ST. LOUIS, Mo. — Federal transportation safety investigators criticized the U.S. Coast Guard Wednesday for ignoring suggestions over nearly two decades to improve tourist duck boats, changes they say might have prevented last year’s Missouri accident that killed 17 people.
The National Transportation Safety Board released a “Safety Recommendation Report” on the July 2018 accident, when a Ride the Ducks of Branson boat known as Stretch Duck 7 sank during a severe storm. The boat’s captain and two company executives were indicted, and 30 lawsuits filed on behalf of victims’ families have been settled.
Former World War II amphibious vehicles known as duck boats operate around the country as tour boats. Many, like the one in Branson, begin with land tours before the vehicles goes onto water.
The NTSB says that since an Arkansas duck boat accident killed 13 people in 1999, it has repeatedly urged the Coast Guard to require the vehicles to be better able to remain afloat when flooded, and to remove impediments to escape such as canopies.
“Lives could have been saved, and the Stretch Duck 7 accident could have been prevented had previously issued safety recommendations been implemented,” NTSB Chairman Robert L. Sumwalt said in a statement.
“It is imperative that the United States Coast Guard adopt these life-saving recommendations now,” Sumwalt said.
Coast Guard Lt. Amy Midget said the Coast Guard issued guidance in 2000, after an NTSB recommendation, urging its inspectors and vessel owners to evaluate canopy design and installation and to “evaluate the design and installation of seats, deck rails, windshields, and windows as a system to ensure the overall arrangement did not restrict the ability of passengers to escape.”
In addition, the guidance “emphasized the importance of carefully evaluating proposed routes and anticipated environmental conditions and imposing appropriate safety measures and operational restrictions,” Midgett said.
A new review of amphibious vessel canopies is planned based on “the NTSB’s reissuance” of recommendations, Midgett said.
The NTSB said duck boats’ low freeboard and open interior make them “vulnerable to rapid swamping and sinking” when they are suddenly flooded. In the Branson accident, a sudden storm caused massive waves that poured over the boat, sinking it within minutes.
The safety report also found that a fixed canopy and closed side curtain impeded passenger escape and likely caused more deaths. Fourteen of Stretch Duck 7’s 31 passengers survived.
“These safety issues were identified almost 20 years prior to the sinking of the Stretch Duck 7 and remain relevant to this accident,” the report said.
In May 1999, the Miss Majestic sank in Lake Hamilton near Hot Springs, Arkansas. Three children were among the 13 victims.
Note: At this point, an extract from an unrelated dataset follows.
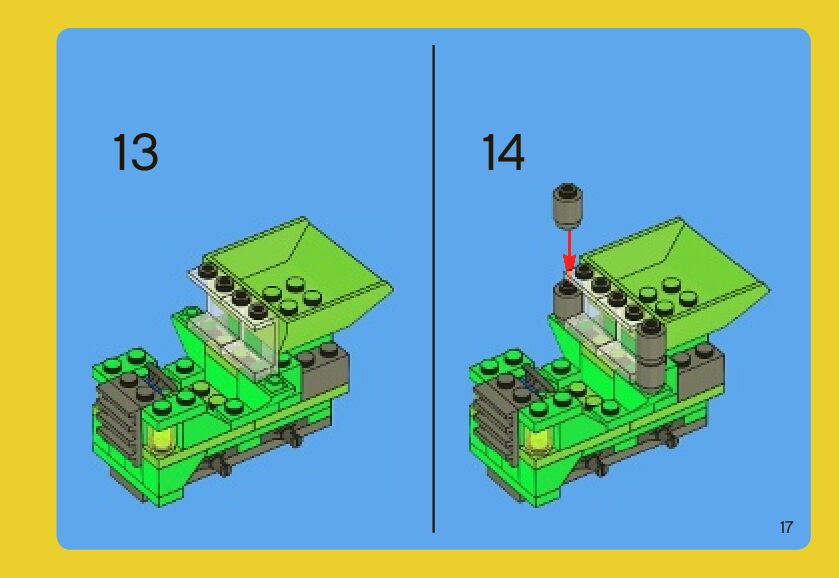 13

14

17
A February 2000 letter from the NTSB urged the Coast Guard to take immediate action. The NTSB said the Coast Guard responded in 2002 with a letter stating that “sufficient requirements and guidance are in place to provide to amphibious passenger vessels a level of safety equivalent to other passenger vessels of similar size and capacity.”
The NTSB said it also recommended the changes to 30 duck boat operators years ago, but just one made the recommended improvements.
The Missouri boat entered the lake as part of a land-and-water tour despite severe weather warnings. The dead included five children.
Tia Coleman of Indianapolis survived the accident but lost her husband and three young children — four of the nine victims from one extended family.
“The duck boat and Coast Guard’s failure to act on the NTSB’s recommendations to remove death trap canopies and improve the buoyancy of these boats killed my family,” Coleman said in a statement through her attorney.
Ripley Entertainment, owner of the Branson boats, has settled 30 of 31 lawsuits filed on behalf of victims of the accident, Ripley spokeswoman Suzanne Smagala-Potts said.
Meanwhile, a federal grand jury has indicted the boat’s captain, Kenneth Scott McKee, along with Ride the Ducks Branson General Manager Curtis Lanham and the company’s operations supervisor, Charles Baltzell.
McKee faces several charges accusing him of failing to properly assess the weather and failing to tell passengers to don flotation devices as conditions worsened.
Lanham and Baltzell are charged with misconduct and neglect. Indictments alleged that Baltzell got onto the duck boat before it departed and directed McKee to conduct the water portion of the excursion before the land tour because of the approaching storm. At no point after that did Baltzell or Lanham communicate with McKee about the growing intensity of the storm, including that wind gusts of 70 mph were predicted, the indictment said.
The indictment accused Lanham of helping to create “a work atmosphere on Stretch Duck 7 and other duck boats where the concern for profit overshadowed the concern for safety.”